Work request: Repeat every record exactly as written, but leave out the pictures.

Supplied records:
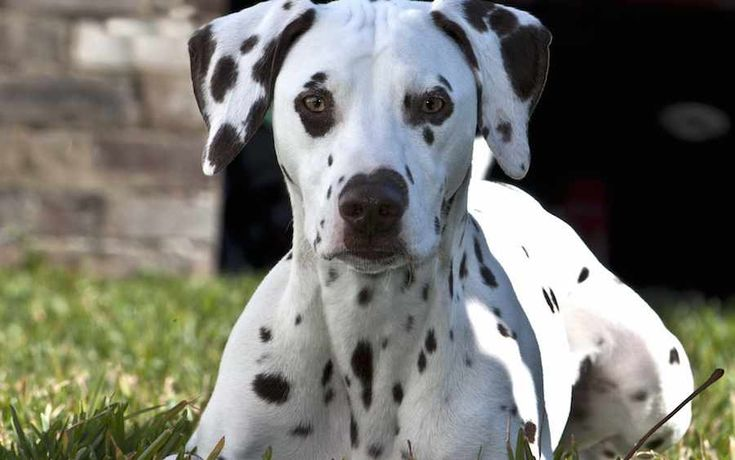 Dalmatians make great family pets.  Like all dogs if care is taken in choosing a well bred Dalmatian puppy from parents with sound temperaments then a gentle, friendly spotty dog can make an excellent companion for even the youngest children.
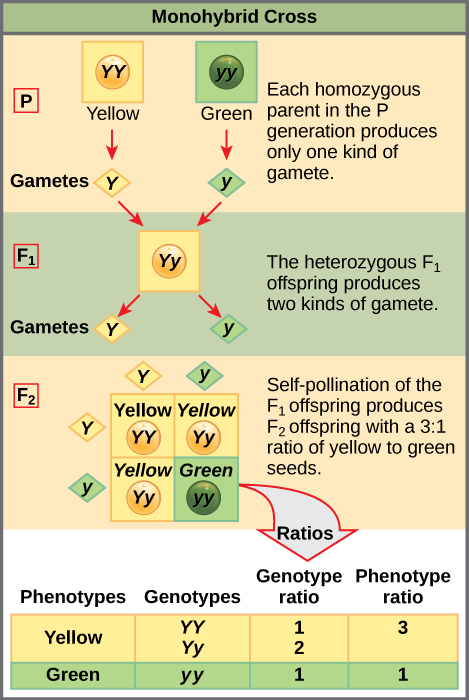 This illustration shows a monohybrid cross. In the P generation, one parent has a dominant yellow phenotype and the genotype YY, and the other parent has the recessive green phenotype and the genotype yy. Each parent produces one kind of gamete, resulting in an F_{1} generation with a dominant yellow phenotype and the genotype Yy. Self-pollination of the F_{1} generation results in an F_{2} generation with a 3 to 1 ratio of yellow to green peas. One out of three of the yellow pea plants has a dominant genotype of YY, and 2 out of 3 have the heterozygous phenotype Yy. The homozygous recessive plant has the green phenotype and the genotype yy.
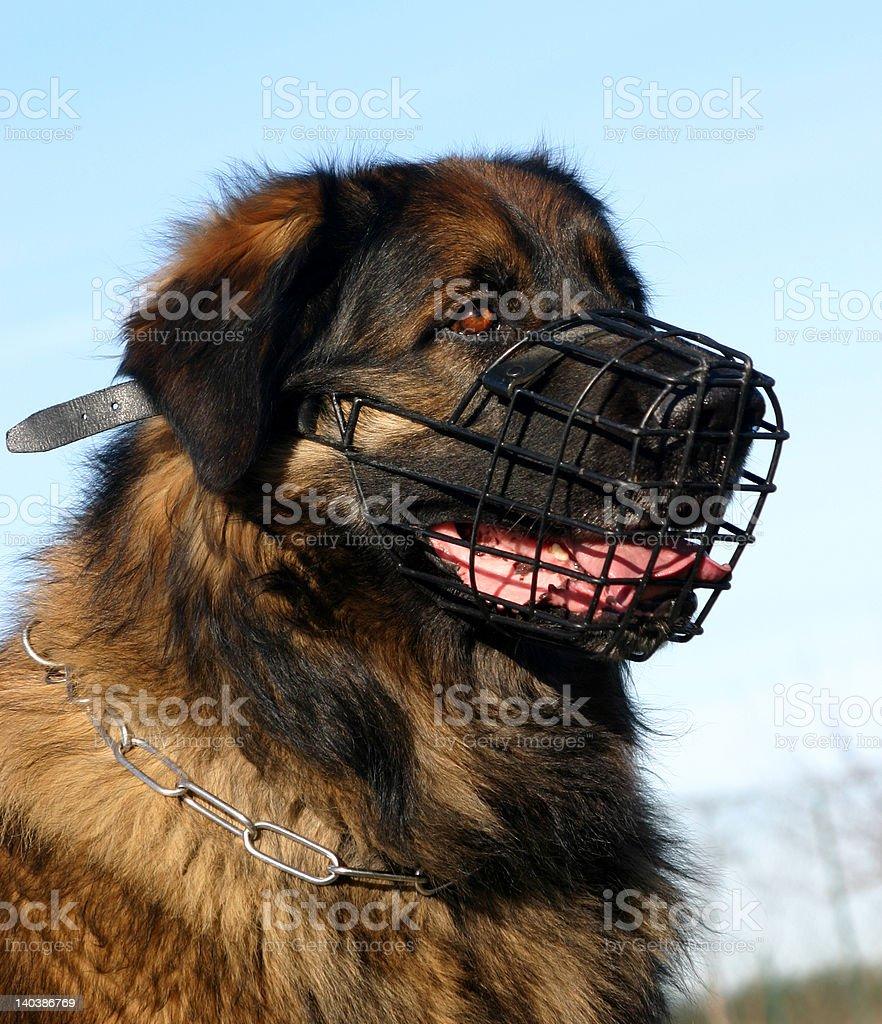 dangerous giant dog stock photo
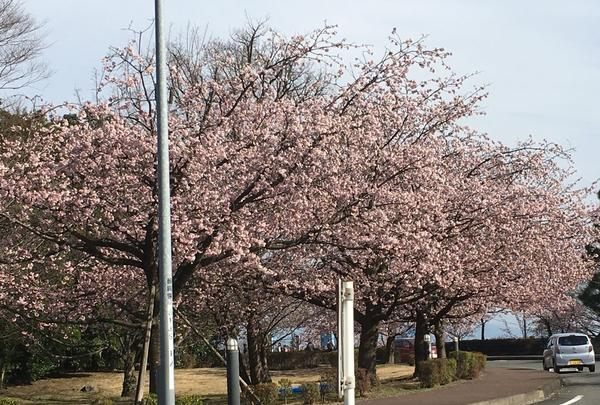 伊豆半島の写真・動画_image_127472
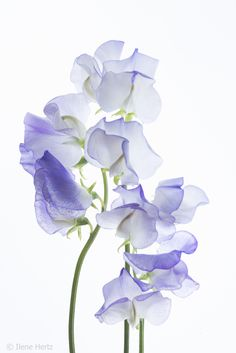 Purple Sweet Peas by Ilene Hertz - Photo 154344133 / Watercolor Drawing, Watercolor Flowers, Watercolor Paintings, Watercolours, Sweet Pea Flowers, Beautiful Flowers, Botanical Art, Botanical Illustration, Flower Images
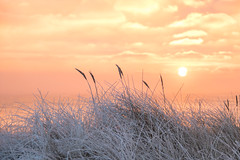 Winter Sunrise (Infomastern) Tags: winter cold vinter frost rime geolocation rimfrost kallt geocity camera:make=canon exif:make=canon skateholm geocountry geostate exif:lens=efs18200mmf3556is exif:aperture=50 exif:focallength=80mm exif:isospeed=250 camera:model=canoneos760d exif:model=canoneos760d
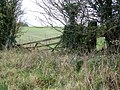 Hedge and gate near West Knoyle - geograph.org.uk - 1584193.jpg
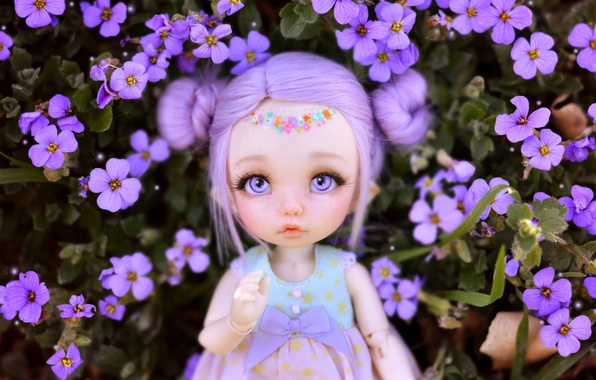 Picture flowers, toy, doll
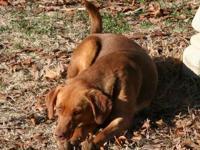 Labrador Retriever - Donna - Large - Young - Female -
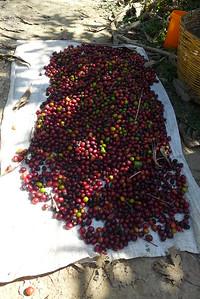 Finca Peru Paris: Frisch gepflückter Kafee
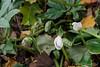 11/04/20.  The first Helleborus niger blooms.  N walk by N door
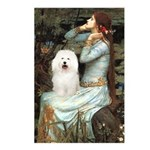Ophelia & Bolognese Postcards (Package of 8)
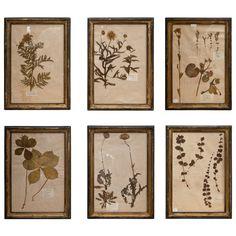 Planche Botanique Cutting board Herbs Wall Art Dry Flower Decor Butterflies Decorative Board Herb Board Kitchen Serving Board Herbarium Art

Exercise answer:
 Dalmatians make great family pets.  Like all dogs if care is taken in choosing a well bred Dalmatian puppy from parents with sound temperaments then a gentle, friendly spotty dog can make an excellent companion for even the youngest children.
 This illustration shows a monohybrid cross. In the P generation, one parent has a dominant yellow phenotype and the genotype YY, and the other parent has the recessive green phenotype and the genotype yy. Each parent produces one kind of gamete, resulting in an F_{1} generation with a dominant yellow phenotype and the genotype Yy. Self-pollination of the F_{1} generation results in an F_{2} generation with a 3 to 1 ratio of yellow to green peas. One out of three of the yellow pea plants has a dominant genotype of YY, and 2 out of 3 have the heterozygous phenotype Yy. The homozygous recessive plant has the green phenotype and the genotype yy.
 dangerous giant dog stock photo
 伊豆半島の写真・動画_image_127472
 Purple Sweet Peas by Ilene Hertz - Photo 154344133 / Watercolor Drawing, Watercolor Flowers, Watercolor Paintings, Watercolours, Sweet Pea Flowers, Beautiful Flowers, Botanical Art, Botanical Illustration, Flower Images
 Winter Sunrise (Infomastern) Tags: winter cold vinter frost rime geolocation rimfrost kallt geocity camera:make=canon exif:make=canon skateholm geocountry geostate exif:lens=efs18200mmf3556is exif:aperture=50 exif:focallength=80mm exif:isospeed=250 camera:model=canoneos760d exif:model=canoneos760d
 Hedge and gate near West Knoyle - geograph.org.uk - 1584193.jpg
 Picture flowers, toy, doll
 Labrador Retriever - Donna - Large - Young - Female -
 Finca Peru Paris: Frisch gepflückter Kafee
 11/04/20.  The first Helleborus niger blooms.  N walk by N door
Ophelia & Bolognese Postcards (Package of 8)
 Planche Botanique Cutting board Herbs Wall Art Dry Flower Decor Butterflies Decorative Board Herb Board Kitchen Serving Board Herbarium Art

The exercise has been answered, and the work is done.